T. CEMBRANOS
La ORA salió ayer airosa de su última prueba de fuego: la celebración del mercado de los lunes, una cita que, cada semana, reúne a decenas de personas en el área de Las Meanas. La ocupación de las plazas de la zona azul ubicadas en el entorno de la situación actual de la plaza de abastos fue mayor que la de días pasados, aunque aún se pudieron ver algunos espacios libres. La Policía Local de Avilés no constató problemas graves ni atascos a lo largo de la mañana.
Sin embargo, la afluencia al mercado fue inferior a la de semanas pasadas, quizá porque la meteorología no acompañó. El mal tiempo motivó, además, que algunos comerciantes con puesto en La Exposición decidiera no acudir a la cita. Algunos de los que sí estuvieron en Avilés optaron por recoger antes de tiempo como consecuencia del viento y la lluvia.

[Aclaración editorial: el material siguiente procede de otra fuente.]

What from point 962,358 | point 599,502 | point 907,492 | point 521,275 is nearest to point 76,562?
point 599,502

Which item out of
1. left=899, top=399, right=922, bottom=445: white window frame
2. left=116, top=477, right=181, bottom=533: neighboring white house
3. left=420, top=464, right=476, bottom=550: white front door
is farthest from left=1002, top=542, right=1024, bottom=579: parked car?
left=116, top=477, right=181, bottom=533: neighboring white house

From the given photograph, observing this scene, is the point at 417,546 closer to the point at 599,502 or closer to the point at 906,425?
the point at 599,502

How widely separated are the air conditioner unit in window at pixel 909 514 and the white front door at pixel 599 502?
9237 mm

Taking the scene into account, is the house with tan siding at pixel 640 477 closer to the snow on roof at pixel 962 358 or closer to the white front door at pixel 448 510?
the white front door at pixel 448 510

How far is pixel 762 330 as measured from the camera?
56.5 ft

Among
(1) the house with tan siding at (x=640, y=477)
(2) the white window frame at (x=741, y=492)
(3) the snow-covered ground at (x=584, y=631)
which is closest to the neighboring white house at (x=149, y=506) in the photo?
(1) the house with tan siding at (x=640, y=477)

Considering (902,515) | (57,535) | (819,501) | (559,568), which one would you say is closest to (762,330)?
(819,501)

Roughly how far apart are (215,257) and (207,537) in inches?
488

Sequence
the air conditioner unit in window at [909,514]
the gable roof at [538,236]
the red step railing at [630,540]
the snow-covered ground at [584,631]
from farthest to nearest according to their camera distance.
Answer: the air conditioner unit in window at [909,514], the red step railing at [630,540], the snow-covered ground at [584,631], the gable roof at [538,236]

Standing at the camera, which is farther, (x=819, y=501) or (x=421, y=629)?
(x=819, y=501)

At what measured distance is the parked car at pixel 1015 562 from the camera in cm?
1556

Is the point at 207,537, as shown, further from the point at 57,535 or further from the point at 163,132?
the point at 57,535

Aun así, las plazas de aparcamiento de la calle José Cueto estuvieron al completo durante casi toda la mañana, al igual que las de Orejas Sierra e incluso las de La Cámara. Algunos comerciantes, no obstante, se quejaron de que tuvieran que dejar sus puestos durante algunos minutos para renovar el tique.
Un portavoz de la Policía Local, por otro lado, explicó ayer que los controladores de Dornier que vigilan el cumplimiento de la ordenanza de regulación del estacionamiento aún no han empezado a poner sanciones a aquellos que no respeten las normas. «Aún estamos en pruebas», comentó el agente. Y es que muchos vecinos aún tienen dudas del funcionamiento de la ORA, por lo que los controladores han optado por seguir informando a los usuarios.
La alcaldesa, Pilar Varela, por otra parte, se mostró muy satisfecha del funcionamiento de la regulación del estacionamiento, pese a que hace pocos días que se implantó. «Lleva sólo unos días y está funcionando extraordinariamente bien. Ya he recibido muchas muestras de apoyo, sobre todo de los comerciantes. Era uno de nuestros objetivos y una antigua aspiración ya que posibilita acercarse al centro de la ciudad y aparcar sin problemas», explicó hace unos días Pilar Varela.
La alcaldesa de Avilés, además, aprovechó la ocasión para echar en cara al PP sus críticas a la ORA. «El PP se irrita cada vez que hacemos algo bien. Lo siento por ellos», aseguró. Los populares calificaron de «monumental chapuza» la implantación «precipitada» de la regulación del aparcamiento ya que, según el PP, había conseguido el efecto contrario: que los coches huyeran del centro de la ciudad en busca de un estacionamiento gratuito en los barrios como La Magdalena, el Quirinal o el No-Do.